◆ **THINGS TO DO**:
- a) Can you write out the part of the comment on Postgres advice starting with "2) The main" and going on through "down your inserts."?
- b) Answer these from the comment on Postgres advice:
(i) What does it compare turning "enable_seqscan" off to?
(ii) What does it say mainly determines whether a given index is in memory?
(iii) What does it call the biggest issue with indexes that are not actively used?
- c) How would the comment on Postgres advice go on after its last sentence?

◆ **SELECTED TEXT**:
--

A lot of this advice is not very good, or at best is misleading.
1) Turning "enable_seqscan" off is almost never a good idea. If Postgres isn't using an index that you think it should, you should figure out the underlying reason why. This would be akin to killing a fly with a sledgehammer.
2) The main thing that is going to impact whether a given index is in memory is how often that index is used, not it's size. The advice about reducing the size of indexes is true (in that a smaller index uses less memory, which is always good), but if you have 10 indexes and you only actively use 1 of them, then those other 9 indexes aren't going be taking up much memory. The biggest issue is they are going to slow down your inserts.
3) Manually vacuuming isn't really necessary for newer versions of Postgres (>8.3 I believe, where autovaccum is enabled by default). There are times when you do need to VACCUM, but probably not that often in standard usage.

--

◆ **STORED DATA**:
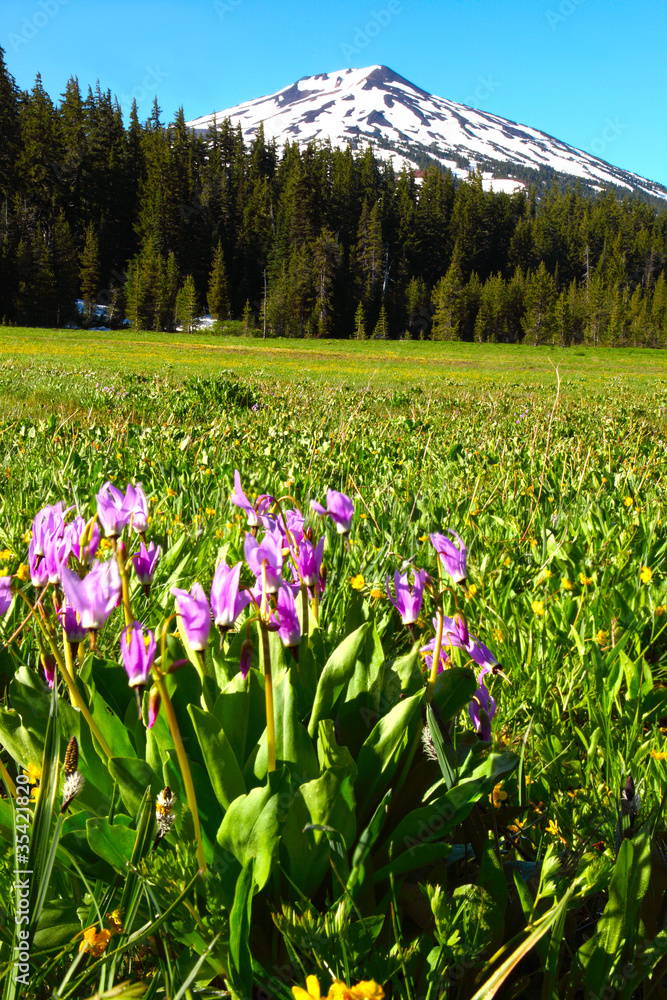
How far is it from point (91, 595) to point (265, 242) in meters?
84.3

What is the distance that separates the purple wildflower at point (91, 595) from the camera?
100 centimetres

--

◆ **RESULTS OF THE TASKS**:
- a)
2) The main thing that is going to impact whether a given index is in memory is how often that index is used, not it's size. The advice about reducing the size of indexes is true (in that a smaller index uses less memory, which is always good), but if you have 10 indexes and you only actively use 1 of them, then those other 9 indexes aren't going be taking up much memory. The biggest issue is they are going to slow down your inserts.

- b)
(i) Killing a fly with a sledgehammer.
(ii) How often that index is used, not its size.
(iii) They are going to slow down your inserts.

- c)
Here is some simple practice advice for postgres users:
1) If you are using an older version of Postgres, upgrade to Postres 9. It has a lot of huge improvements over previous versions.
2) Purchase & read Greg Smith's PostgreSQL 9.0 High Performance (as mentioned previously by another poster). This book is phenomenal.
1) I said that was "crazier" and pointed to the thread saying it was generally a bad idea. That is, I wasn't really endorsing it, just offering it as a last ditch option.
2) The idea (sorry if wasn't clear) but to make sure the indexes you routinely use (get hit by the site many times a second) are all in memory. In the past for me that has generally meant roughly all the indexes (in aggregate) fit in memory.
3) I have autovacuum on and find my daily vacuuming actually does a lot. Sure, I can probably tune it to be more effective, but it is easier just do put a daily vacuum in cron (and also a safeguard in case anything goes way out of wack).
Agreed! Most of this advice isn't that useful and in all honesty can be bad advice for many sites. Really "fast websites" use external caching to not hit the database at all.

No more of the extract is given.